» **阅读文本**

· · · · ·

双动髋臼杯具有降低脱位率和改善活动范围的优点;然而,这些设计在通过活动范围和脱位距离改变关节稳定性方面的相对疗效尚未得到彻底评估。
问题/目的:在定制计算机模拟研究中,我们解决了以下问题:(1)双动设计(解剖型、模块型和亚半球型)中组件几何形状的变化是否会影响后向水平脱位距离?(2)与标准半球形固定轴承的测量值相比如何?(3)头大小对双动和标准半球形固定轴承的后向水平脱位距离有什么影响?(4)三种现代双动组件(解剖型、模块型和亚半球型)与标准半球形固定轴承之间的无假体撞击活动范围有何比较差异?
将成人骨盆的 CT 扫描导入计算机辅助设计软件,生成骨盆的动态三维模型。使用该软件,将三种双动设计(解剖型、模块型和亚半球型)和标准半球形固定轴承的计算机辅助设计模型植入骨盆模型,并测量后向水平脱位距离。使用髋关节活动范围模拟器软件比较双动轴承与标准半球形固定轴承设计的无假体撞击活动范围。
组件设计的变化比特定设计中的头尺寸增加对后向水平脱位距离值的影响更大(p < 0.001)。解剖型和模块型双动设计的后向水平脱位距离大于亚半球型双动和标准半球形固定轴承设计(p < 0.001)。增加头尺寸会增加所有设计的后向水平脱位距离(p < 0.001)。亚半球型双动植入物在所有假体设计中具有最大的无假体撞击活动范围(p < 0.001;R² = 0.86)。
双动设计的后向水平脱位距离因个体组件几何形状而异,解剖型和模块型设计与亚半球型双动和标准半球形固定轴承设计相比,后向水平脱位距离更高。
静态、三维计算机模拟研究表明,不同几何形状的组件之间可能存在影响脱位风险的差异,有利于解剖型和模块型双动设计。需要进行临床研究来证实这些观察结果。

· · · · ·

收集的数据

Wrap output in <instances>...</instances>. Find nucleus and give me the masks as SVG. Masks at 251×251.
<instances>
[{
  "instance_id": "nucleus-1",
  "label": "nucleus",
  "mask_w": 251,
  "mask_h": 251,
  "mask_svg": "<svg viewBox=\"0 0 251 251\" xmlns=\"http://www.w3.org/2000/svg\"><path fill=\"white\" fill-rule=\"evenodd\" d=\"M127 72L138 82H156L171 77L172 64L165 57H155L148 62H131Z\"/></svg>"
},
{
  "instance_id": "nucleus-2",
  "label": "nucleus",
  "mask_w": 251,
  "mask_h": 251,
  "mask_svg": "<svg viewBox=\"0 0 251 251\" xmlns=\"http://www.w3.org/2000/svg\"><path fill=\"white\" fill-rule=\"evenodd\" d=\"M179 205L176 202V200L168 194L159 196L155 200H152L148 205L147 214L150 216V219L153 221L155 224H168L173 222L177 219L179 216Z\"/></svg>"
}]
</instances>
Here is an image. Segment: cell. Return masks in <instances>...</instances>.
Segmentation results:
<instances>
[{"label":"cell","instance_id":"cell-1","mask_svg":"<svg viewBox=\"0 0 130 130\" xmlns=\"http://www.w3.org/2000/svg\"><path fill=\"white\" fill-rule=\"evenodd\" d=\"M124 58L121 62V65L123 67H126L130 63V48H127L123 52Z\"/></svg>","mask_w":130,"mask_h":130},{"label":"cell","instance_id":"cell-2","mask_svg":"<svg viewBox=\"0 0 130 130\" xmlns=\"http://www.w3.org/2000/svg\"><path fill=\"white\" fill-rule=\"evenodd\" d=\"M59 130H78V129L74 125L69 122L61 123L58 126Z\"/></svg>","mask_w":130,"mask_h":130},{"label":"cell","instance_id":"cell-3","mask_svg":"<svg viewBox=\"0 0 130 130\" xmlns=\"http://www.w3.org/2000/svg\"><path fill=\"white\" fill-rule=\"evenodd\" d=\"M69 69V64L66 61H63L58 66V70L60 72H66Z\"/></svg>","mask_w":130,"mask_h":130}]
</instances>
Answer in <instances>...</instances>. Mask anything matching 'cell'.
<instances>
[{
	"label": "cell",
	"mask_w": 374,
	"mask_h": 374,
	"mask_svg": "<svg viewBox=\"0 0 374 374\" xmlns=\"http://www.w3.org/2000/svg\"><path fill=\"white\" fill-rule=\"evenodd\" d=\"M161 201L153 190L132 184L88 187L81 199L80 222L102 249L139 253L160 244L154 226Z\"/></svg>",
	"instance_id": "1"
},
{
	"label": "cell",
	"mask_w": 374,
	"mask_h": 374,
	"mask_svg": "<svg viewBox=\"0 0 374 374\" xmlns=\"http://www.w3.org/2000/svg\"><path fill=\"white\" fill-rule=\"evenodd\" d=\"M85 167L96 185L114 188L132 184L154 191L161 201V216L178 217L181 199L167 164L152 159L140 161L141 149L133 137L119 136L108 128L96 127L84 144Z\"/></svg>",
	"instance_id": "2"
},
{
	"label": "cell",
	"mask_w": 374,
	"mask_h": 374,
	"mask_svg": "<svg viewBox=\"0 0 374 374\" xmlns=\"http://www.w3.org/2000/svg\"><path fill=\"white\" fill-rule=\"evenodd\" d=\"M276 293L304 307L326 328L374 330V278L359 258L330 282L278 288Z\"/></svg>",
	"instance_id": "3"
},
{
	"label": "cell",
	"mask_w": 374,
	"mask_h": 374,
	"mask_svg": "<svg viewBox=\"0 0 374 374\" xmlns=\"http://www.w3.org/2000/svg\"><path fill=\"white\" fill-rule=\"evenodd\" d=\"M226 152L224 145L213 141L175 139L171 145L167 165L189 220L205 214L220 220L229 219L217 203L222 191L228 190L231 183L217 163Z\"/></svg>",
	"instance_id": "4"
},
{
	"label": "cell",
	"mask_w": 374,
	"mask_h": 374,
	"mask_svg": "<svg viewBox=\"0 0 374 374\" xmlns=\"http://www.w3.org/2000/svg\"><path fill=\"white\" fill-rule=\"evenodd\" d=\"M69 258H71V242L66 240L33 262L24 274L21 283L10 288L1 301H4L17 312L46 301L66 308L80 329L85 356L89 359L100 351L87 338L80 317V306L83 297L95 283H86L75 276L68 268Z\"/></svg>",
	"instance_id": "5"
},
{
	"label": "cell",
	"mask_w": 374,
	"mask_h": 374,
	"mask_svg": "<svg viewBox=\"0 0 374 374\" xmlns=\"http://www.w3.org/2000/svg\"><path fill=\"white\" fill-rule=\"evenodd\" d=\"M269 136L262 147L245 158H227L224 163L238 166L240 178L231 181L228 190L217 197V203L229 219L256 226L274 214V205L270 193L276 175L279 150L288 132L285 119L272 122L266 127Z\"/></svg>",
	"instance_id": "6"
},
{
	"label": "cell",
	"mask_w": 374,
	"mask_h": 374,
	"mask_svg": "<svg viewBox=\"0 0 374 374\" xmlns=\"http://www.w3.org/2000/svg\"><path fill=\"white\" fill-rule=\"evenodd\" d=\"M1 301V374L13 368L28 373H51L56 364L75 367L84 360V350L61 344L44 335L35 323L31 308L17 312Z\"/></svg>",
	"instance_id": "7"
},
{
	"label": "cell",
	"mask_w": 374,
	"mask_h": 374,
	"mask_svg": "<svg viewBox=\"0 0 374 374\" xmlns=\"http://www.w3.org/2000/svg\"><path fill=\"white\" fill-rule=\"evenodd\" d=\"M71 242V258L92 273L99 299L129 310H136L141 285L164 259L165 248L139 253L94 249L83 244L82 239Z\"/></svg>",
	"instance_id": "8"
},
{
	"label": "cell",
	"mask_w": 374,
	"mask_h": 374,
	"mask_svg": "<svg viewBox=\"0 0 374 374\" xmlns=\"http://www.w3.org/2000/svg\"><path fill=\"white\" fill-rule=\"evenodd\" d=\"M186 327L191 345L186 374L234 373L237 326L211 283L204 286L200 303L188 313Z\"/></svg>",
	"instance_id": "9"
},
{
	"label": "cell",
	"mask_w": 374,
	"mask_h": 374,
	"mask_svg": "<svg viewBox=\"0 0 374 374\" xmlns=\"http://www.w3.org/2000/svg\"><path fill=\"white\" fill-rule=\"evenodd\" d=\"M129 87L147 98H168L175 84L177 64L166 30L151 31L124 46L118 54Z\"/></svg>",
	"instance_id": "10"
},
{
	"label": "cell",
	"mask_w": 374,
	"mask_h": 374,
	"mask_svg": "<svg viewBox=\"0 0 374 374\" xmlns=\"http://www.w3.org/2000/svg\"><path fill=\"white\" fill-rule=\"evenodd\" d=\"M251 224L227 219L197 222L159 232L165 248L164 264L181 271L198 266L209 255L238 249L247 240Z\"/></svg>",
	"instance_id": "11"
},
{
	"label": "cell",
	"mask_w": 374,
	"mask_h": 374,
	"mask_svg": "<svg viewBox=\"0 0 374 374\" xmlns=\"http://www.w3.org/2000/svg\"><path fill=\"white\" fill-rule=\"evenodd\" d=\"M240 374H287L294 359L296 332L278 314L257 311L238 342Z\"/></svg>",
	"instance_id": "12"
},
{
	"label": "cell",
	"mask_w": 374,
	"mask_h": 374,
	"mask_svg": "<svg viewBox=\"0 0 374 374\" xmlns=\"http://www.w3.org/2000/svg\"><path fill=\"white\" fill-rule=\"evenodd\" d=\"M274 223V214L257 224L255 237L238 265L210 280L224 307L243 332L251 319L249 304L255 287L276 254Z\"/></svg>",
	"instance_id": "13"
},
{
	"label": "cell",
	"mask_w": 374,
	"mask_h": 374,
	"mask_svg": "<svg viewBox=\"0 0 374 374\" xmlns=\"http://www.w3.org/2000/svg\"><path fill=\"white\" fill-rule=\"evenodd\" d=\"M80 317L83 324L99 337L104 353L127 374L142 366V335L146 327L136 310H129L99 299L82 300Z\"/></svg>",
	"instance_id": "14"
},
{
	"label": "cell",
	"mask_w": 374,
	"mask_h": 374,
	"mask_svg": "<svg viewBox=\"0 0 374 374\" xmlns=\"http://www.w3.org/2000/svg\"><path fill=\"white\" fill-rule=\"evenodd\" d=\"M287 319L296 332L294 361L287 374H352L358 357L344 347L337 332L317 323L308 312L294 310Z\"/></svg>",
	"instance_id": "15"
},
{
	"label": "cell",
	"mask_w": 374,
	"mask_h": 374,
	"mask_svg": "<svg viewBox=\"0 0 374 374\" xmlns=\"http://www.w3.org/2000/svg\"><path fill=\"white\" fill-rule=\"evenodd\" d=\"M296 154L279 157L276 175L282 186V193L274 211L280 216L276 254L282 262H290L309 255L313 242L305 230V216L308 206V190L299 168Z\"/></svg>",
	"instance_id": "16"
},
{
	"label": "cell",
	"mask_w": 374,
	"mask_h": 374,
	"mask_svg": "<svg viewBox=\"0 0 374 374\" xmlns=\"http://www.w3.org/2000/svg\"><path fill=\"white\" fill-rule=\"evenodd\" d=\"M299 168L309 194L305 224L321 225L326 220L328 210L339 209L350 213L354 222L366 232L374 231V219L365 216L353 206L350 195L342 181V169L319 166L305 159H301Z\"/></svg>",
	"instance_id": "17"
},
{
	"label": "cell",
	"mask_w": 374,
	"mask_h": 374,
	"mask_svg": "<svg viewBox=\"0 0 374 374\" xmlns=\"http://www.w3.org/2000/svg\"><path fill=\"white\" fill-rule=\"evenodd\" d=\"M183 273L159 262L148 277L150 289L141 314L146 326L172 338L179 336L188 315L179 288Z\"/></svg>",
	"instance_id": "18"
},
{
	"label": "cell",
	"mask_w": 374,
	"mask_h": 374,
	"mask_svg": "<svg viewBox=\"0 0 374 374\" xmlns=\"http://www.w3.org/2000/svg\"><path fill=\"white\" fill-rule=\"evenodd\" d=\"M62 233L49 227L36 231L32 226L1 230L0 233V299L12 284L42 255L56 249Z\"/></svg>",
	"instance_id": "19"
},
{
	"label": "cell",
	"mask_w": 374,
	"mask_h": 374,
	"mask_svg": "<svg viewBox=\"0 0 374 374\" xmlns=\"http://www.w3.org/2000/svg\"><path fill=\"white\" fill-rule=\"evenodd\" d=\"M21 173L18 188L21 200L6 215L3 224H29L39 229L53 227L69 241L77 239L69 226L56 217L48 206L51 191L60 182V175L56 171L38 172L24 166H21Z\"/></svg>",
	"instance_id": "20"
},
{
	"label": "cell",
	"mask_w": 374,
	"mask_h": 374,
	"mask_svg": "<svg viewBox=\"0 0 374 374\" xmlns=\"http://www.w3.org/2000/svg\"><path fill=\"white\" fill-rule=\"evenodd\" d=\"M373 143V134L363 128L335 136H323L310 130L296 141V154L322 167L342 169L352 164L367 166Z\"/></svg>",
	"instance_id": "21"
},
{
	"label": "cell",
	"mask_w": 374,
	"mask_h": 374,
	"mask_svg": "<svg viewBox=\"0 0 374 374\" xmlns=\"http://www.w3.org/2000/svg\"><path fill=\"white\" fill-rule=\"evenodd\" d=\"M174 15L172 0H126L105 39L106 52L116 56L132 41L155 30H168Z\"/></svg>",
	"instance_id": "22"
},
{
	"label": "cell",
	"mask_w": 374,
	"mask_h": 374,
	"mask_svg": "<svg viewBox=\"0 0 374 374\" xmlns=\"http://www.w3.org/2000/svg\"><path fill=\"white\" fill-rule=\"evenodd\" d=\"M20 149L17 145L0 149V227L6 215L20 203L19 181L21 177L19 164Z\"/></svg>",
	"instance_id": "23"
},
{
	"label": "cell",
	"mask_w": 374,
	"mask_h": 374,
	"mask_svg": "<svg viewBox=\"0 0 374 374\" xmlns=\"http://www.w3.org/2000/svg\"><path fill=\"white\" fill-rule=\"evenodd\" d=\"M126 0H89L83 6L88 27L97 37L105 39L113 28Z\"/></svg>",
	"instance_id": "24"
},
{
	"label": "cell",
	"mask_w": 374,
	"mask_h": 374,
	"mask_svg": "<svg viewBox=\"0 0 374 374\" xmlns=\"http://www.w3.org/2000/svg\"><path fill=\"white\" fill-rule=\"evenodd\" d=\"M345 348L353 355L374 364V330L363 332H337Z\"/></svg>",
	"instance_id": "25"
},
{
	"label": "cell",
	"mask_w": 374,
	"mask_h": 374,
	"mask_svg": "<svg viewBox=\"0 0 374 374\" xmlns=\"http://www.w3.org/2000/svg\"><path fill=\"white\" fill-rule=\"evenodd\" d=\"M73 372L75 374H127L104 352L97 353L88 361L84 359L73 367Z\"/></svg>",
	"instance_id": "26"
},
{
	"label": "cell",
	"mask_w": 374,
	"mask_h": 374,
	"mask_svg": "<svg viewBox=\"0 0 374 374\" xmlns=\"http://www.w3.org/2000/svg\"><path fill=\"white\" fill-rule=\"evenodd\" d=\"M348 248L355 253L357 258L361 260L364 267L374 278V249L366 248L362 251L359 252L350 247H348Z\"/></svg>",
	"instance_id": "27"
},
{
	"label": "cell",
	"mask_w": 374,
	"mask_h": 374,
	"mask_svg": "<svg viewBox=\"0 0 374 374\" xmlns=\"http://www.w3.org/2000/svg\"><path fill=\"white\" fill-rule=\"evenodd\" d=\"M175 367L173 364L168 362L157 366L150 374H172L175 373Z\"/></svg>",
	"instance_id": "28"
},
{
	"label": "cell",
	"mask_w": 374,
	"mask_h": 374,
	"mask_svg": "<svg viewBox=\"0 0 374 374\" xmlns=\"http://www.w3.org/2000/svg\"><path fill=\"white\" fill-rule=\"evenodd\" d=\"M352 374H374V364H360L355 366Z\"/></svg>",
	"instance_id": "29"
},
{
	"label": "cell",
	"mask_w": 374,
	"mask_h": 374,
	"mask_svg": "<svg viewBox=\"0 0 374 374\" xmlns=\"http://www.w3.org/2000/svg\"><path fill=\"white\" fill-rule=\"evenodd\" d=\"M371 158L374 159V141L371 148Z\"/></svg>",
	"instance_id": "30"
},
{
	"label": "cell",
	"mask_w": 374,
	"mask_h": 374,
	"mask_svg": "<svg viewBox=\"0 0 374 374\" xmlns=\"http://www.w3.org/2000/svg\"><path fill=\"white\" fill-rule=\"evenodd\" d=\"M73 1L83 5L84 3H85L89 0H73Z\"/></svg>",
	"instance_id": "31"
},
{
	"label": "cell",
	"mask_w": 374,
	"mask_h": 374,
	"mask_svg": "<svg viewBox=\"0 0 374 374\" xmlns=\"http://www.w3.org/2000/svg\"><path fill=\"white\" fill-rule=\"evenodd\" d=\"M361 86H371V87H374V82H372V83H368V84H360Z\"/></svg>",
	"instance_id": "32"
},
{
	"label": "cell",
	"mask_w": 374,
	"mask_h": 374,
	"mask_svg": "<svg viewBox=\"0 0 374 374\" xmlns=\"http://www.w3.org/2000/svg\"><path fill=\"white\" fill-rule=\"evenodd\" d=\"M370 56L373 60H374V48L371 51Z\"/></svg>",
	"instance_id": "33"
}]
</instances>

· · · · ·

» **练习要求**
把阅读文本中从“双动髋臼杯具有降低脱位率和改”起、到“相比,后向水平脱位距离更高。”止（含这几个字）的部分原样抄写下来。

» **书面解答**
双动髋臼杯具有降低脱位率和改善活动范围的优点;然而,这些设计在通过活动范围和脱位距离改变关节稳定性方面的相对疗效尚未得到彻底评估。
问题/目的:在定制计算机模拟研究中,我们解决了以下问题:(1)双动设计(解剖型、模块型和亚半球型)中组件几何形状的变化是否会影响后向水平脱位距离?(2)与标准半球形固定轴承的测量值相比如何?(3)头大小对双动和标准半球形固定轴承的后向水平脱位距离有什么影响?(4)三种现代双动组件(解剖型、模块型和亚半球型)与标准半球形固定轴承之间的无假体撞击活动范围有何比较差异?
将成人骨盆的 CT 扫描导入计算机辅助设计软件,生成骨盆的动态三维模型。使用该软件,将三种双动设计(解剖型、模块型和亚半球型)和标准半球形固定轴承的计算机辅助设计模型植入骨盆模型,并测量后向水平脱位距离。使用髋关节活动范围模拟器软件比较双动轴承与标准半球形固定轴承设计的无假体撞击活动范围。
组件设计的变化比特定设计中的头尺寸增加对后向水平脱位距离值的影响更大(p < 0.001)。解剖型和模块型双动设计的后向水平脱位距离大于亚半球型双动和标准半球形固定轴承设计(p < 0.001)。增加头尺寸会增加所有设计的后向水平脱位距离(p < 0.001)。亚半球型双动植入物在所有假体设计中具有最大的无假体撞击活动范围(p < 0.001;R² = 0.86)。
双动设计的后向水平脱位距离因个体组件几何形状而异,解剖型和模块型设计与亚半球型双动和标准半球形固定轴承设计相比,后向水平脱位距离更高。